» **Your objective**:
The records that follow are to be reproduced verbatim.

[Collected data]
== Segment start ==

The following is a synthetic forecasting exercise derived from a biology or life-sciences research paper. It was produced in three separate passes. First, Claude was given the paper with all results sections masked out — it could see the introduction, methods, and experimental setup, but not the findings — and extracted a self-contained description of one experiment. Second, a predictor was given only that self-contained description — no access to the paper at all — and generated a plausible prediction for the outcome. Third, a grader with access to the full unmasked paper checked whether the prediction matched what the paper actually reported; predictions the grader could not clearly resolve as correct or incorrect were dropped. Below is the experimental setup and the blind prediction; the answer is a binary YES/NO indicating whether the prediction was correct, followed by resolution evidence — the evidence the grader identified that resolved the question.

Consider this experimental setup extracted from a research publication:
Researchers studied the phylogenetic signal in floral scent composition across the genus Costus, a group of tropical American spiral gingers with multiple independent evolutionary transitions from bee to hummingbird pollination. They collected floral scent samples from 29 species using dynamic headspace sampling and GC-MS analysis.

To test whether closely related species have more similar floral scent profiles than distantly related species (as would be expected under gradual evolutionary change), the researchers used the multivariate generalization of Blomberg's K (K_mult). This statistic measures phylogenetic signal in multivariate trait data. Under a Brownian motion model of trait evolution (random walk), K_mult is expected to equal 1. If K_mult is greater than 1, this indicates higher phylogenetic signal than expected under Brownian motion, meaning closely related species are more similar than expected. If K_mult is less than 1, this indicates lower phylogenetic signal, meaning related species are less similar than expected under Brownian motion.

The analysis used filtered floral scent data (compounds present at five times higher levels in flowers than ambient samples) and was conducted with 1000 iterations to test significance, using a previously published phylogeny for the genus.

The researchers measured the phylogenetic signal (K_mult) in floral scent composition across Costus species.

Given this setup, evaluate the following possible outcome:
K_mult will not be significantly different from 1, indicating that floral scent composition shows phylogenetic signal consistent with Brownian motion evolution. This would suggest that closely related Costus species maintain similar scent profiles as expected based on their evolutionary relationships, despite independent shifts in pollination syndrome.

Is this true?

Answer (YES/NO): NO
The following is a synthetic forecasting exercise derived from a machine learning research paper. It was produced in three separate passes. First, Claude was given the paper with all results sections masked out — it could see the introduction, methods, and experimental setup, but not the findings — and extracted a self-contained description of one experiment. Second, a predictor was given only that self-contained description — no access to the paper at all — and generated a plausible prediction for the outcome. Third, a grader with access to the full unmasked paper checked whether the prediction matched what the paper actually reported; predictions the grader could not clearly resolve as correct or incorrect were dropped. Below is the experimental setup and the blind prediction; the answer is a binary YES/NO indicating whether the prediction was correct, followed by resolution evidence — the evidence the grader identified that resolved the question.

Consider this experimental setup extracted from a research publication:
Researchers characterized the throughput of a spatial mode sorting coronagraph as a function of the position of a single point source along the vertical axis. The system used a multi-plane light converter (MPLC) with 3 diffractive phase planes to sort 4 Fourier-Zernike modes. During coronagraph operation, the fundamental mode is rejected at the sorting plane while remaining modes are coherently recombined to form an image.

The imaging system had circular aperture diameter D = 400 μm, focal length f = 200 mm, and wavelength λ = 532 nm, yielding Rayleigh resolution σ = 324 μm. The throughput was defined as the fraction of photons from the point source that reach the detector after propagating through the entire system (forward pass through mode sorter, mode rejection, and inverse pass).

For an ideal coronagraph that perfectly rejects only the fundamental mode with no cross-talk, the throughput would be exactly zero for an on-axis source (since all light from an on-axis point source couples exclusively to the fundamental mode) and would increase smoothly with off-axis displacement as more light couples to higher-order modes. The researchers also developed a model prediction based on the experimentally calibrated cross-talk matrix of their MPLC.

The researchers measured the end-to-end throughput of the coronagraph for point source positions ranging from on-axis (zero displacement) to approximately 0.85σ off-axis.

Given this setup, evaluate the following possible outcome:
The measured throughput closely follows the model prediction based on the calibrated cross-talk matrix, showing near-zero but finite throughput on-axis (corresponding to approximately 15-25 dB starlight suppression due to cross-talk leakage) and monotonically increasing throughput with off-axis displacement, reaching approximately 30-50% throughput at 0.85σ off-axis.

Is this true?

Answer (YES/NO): NO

== Segment end ==

» **Task response**:
The following is a synthetic forecasting exercise derived from a biology or life-sciences research paper. It was produced in three separate passes. First, Claude was given the paper with all results sections masked out — it could see the introduction, methods, and experimental setup, but not the findings — and extracted a self-contained description of one experiment. Second, a predictor was given only that self-contained description — no access to the paper at all — and generated a plausible prediction for the outcome. Third, a grader with access to the full unmasked paper checked whether the prediction matched what the paper actually reported; predictions the grader could not clearly resolve as correct or incorrect were dropped. Below is the experimental setup and the blind prediction; the answer is a binary YES/NO indicating whether the prediction was correct, followed by resolution evidence — the evidence the grader identified that resolved the question.

Consider this experimental setup extracted from a research publication:
Researchers studied the phylogenetic signal in floral scent composition across the genus Costus, a group of tropical American spiral gingers with multiple independent evolutionary transitions from bee to hummingbird pollination. They collected floral scent samples from 29 species using dynamic headspace sampling and GC-MS analysis.

To test whether closely related species have more similar floral scent profiles than distantly related species (as would be expected under gradual evolutionary change), the researchers used the multivariate generalization of Blomberg's K (K_mult). This statistic measures phylogenetic signal in multivariate trait data. Under a Brownian motion model of trait evolution (random walk), K_mult is expected to equal 1. If K_mult is greater than 1, this indicates higher phylogenetic signal than expected under Brownian motion, meaning closely related species are more similar than expected. If K_mult is less than 1, this indicates lower phylogenetic signal, meaning related species are less similar than expected under Brownian motion.

The analysis used filtered floral scent data (compounds present at five times higher levels in flowers than ambient samples) and was conducted with 1000 iterations to test significance, using a previously published phylogeny for the genus.

The researchers measured the phylogenetic signal (K_mult) in floral scent composition across Costus species.

Given this setup, evaluate the following possible outcome:
K_mult will not be significantly different from 1, indicating that floral scent composition shows phylogenetic signal consistent with Brownian motion evolution. This would suggest that closely related Costus species maintain similar scent profiles as expected based on their evolutionary relationships, despite independent shifts in pollination syndrome.

Is this true?

Answer (YES/NO): NO
The following is a synthetic forecasting exercise derived from a machine learning research paper. It was produced in three separate passes. First, Claude was given the paper with all results sections masked out — it could see the introduction, methods, and experimental setup, but not the findings — and extracted a self-contained description of one experiment. Second, a predictor was given only that self-contained description — no access to the paper at all — and generated a plausible prediction for the outcome. Third, a grader with access to the full unmasked paper checked whether the prediction matched what the paper actually reported; predictions the grader could not clearly resolve as correct or incorrect were dropped. Below is the experimental setup and the blind prediction; the answer is a binary YES/NO indicating whether the prediction was correct, followed by resolution evidence — the evidence the grader identified that resolved the question.

Consider this experimental setup extracted from a research publication:
Researchers characterized the throughput of a spatial mode sorting coronagraph as a function of the position of a single point source along the vertical axis. The system used a multi-plane light converter (MPLC) with 3 diffractive phase planes to sort 4 Fourier-Zernike modes. During coronagraph operation, the fundamental mode is rejected at the sorting plane while remaining modes are coherently recombined to form an image.

The imaging system had circular aperture diameter D = 400 μm, focal length f = 200 mm, and wavelength λ = 532 nm, yielding Rayleigh resolution σ = 324 μm. The throughput was defined as the fraction of photons from the point source that reach the detector after propagating through the entire system (forward pass through mode sorter, mode rejection, and inverse pass).

For an ideal coronagraph that perfectly rejects only the fundamental mode with no cross-talk, the throughput would be exactly zero for an on-axis source (since all light from an on-axis point source couples exclusively to the fundamental mode) and would increase smoothly with off-axis displacement as more light couples to higher-order modes. The researchers also developed a model prediction based on the experimentally calibrated cross-talk matrix of their MPLC.

The researchers measured the end-to-end throughput of the coronagraph for point source positions ranging from on-axis (zero displacement) to approximately 0.85σ off-axis.

Given this setup, evaluate the following possible outcome:
The measured throughput closely follows the model prediction based on the calibrated cross-talk matrix, showing near-zero but finite throughput on-axis (corresponding to approximately 15-25 dB starlight suppression due to cross-talk leakage) and monotonically increasing throughput with off-axis displacement, reaching approximately 30-50% throughput at 0.85σ off-axis.

Is this true?

Answer (YES/NO): NO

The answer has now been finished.